Streams of Living Water

String Lake & Mt. Moran

From the melting snow and ice on our peaks, to the lakes that lie in their shadows, to the streams flowing through the valley, to the rain that has been falling this week, Jackson Hole is blessed with an abundance of water. The Thanksgiving Over the Water in our Baptismal liturgy beautifully sums up the ways in which the faithful have recognized expressions of the inexhaustible grace of the Creator in the outward sign of water:

We thank you, Almighty God, for the gift of water. Over it the Holy Spirit moved in the beginning of creation. Through it you led the children of Israel out of their bondage in Egypt into the land of promise. In it your Son Jesus received the baptism of John and was anointed by the Holy Spirit as the Messiah, the Christ, to lead us, through his death and resurrection, from the bondage of sin into everlasting life.

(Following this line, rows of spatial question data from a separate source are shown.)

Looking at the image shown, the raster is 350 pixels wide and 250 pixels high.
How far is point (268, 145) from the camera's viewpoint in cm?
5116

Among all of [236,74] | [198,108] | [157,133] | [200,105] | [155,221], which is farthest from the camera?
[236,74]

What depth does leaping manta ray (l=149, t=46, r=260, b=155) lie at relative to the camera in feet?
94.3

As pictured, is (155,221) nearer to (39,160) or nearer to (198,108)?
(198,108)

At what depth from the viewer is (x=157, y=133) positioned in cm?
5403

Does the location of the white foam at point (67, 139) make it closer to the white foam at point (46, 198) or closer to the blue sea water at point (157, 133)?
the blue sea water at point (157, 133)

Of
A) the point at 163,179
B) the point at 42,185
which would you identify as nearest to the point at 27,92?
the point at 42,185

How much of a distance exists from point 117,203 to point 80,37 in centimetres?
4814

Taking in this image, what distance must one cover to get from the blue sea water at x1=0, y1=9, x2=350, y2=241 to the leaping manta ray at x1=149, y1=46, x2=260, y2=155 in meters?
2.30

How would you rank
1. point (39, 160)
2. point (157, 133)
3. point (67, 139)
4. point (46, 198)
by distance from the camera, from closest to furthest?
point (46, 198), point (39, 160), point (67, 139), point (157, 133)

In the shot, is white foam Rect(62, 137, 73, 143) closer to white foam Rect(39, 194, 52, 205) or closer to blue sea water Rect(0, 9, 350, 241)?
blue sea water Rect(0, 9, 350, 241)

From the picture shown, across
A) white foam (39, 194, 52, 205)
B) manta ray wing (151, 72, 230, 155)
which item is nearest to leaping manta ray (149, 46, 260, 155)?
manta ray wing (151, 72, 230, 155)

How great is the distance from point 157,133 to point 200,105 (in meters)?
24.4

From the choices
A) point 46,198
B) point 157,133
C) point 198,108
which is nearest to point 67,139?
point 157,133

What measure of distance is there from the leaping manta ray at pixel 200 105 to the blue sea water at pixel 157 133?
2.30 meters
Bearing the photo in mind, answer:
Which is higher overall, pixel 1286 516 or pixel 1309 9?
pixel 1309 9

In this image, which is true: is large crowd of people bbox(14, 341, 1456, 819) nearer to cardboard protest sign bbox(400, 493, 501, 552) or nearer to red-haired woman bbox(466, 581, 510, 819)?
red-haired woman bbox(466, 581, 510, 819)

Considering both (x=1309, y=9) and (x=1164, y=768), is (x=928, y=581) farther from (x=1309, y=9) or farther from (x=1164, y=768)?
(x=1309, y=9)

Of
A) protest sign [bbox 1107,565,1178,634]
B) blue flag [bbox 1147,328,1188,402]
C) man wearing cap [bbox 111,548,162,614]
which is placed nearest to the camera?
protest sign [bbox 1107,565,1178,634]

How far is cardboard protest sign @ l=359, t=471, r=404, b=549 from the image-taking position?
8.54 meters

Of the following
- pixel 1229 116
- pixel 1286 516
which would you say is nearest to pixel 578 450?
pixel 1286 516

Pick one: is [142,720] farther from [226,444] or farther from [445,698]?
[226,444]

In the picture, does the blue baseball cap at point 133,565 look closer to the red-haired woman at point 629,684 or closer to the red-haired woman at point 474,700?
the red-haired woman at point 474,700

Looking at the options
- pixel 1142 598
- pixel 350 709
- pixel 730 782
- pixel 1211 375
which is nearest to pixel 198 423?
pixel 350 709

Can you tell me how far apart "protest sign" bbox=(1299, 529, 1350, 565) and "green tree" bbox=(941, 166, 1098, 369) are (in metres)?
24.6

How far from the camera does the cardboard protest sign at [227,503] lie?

We thank you, Father, for the water of Baptism. In it we are buried with Christ in his death. By it we share in his resurrection. Through it we are reborn by the Holy Spirit. Therefore in joyful obedience to your Son, we bring into his fellowship those who come to him in faith, baptizing them in the Name of the Father, and of the Son, and of the Holy Spirit.

Now sanctify this water, we pray you, by the power of your Holy Spirit, that those who here are cleansed from sin and born again may continue for ever in the risen life of Jesus Christ our Savior.

To him, to you, and to the Holy Spirit, be all honor and glory, now and for ever. Amen.   (BCP, pp 306-307)

Those of us who reside in places where there is plenty of water often take it for granted. Sometimes, we even find it to be an inconvenience. However, when we experience a drought, it is an entirely different matter. A drought is a temporary experience. Eventually the rains and snows come again and we return to our kind of “normal.” For people who live in arid regions of the world, "normal" is a perennial shortage of water. Water is seldom taken for granted and is regarded as a blessing from above. The land of the Bible is such a place. Perhaps that is why the Bible so often uses water as a metaphor of God's bountiful providence and blessing.

One very interesting example is found in Psalm 65:9.

You visit the earth and water it abundantly;
   you make it very plenteous;
      the river of God is full of water.

Snake-River-valley-Teton-Range-ScWY-0213In English, we have many words for flowing water – river, stream, brook, creek. In Hebrew, there are also several words. The Hebrew word for river is: naharNahar refers to a body of constantly flowing water, few of which are found in the Middle East. Even in drought, when water levels may become a trickle, a river never ceases to flow. But the word translated "river" in Psalm 65:9 is not nahar, but peleg, which means a stream, channel, or rivulet. A peleg is the kind of stream that doesn't get mapped because it is not always there; it's seasonal. In the Holy Land, a river - nahar - is something large, permanent, and usually far away. A peleg is local and nearby. A peleg means sudden life in the midst of drought.

Peleg is what God is – local, present, in our midst, not somewhere else to which we must go, but right here in our desert, in our present need. God is new life, rushing into our dry brittle need. And God is full. “The river of God is full of water.” God is not seasonal. Unlike all the other streams that flow, then stop, and everything becomes dry again, God's stream is always full of water. Our world and our lives may be seasonal but God is eternal, reliable, and always full. Elk and Flat Creek

I know that it is sometimes very difficult for those who are in the midst of a “dry spell” to feel the abundant waters of God. We may be a dry, cracked creek bed, thirsty and waiting. But God is a river that is always full of water. We may be struggling to make ends meet, but we know there is abundance. Life takes on new meaning when we can face each day with a theology of abundance, eyes wide open to see God's hand a work in the world around us.

Psalm 65 proclaims to us that God is always full, regardless of our feelings, regardless of our season. God is abundant. God has everything that we need and more. It is God's desire to pour out life in abundance. God sent Jesus to be the living embodiment of that abundant life.

When Jesus met the woman at the well, he said to her, “Everyone who drinks of this water will be thirsty again, but those who drink of the water that I will give them will never be thirsty. The water that I will give will become in them a spring of water gushing up to eternal life” (John 4:13, 14). Jesus used the temporal, tangible sign of water from a well as an instrument to lift the woman's vision to perceive the gift of eternal life that satisfies far more than physical thirst. St John's Baptismal Font

These bodies of water in our valley and the Baptismal Font, which we see coming and going from worship, provide us with the sign of God as a living stream, full, bringing life in the midst of a desert. And, through the stewardship of lives that are washed, refreshed, and buoyed up by God's abundant blessings, this is what we are to be, bringing blessing and life to those around us.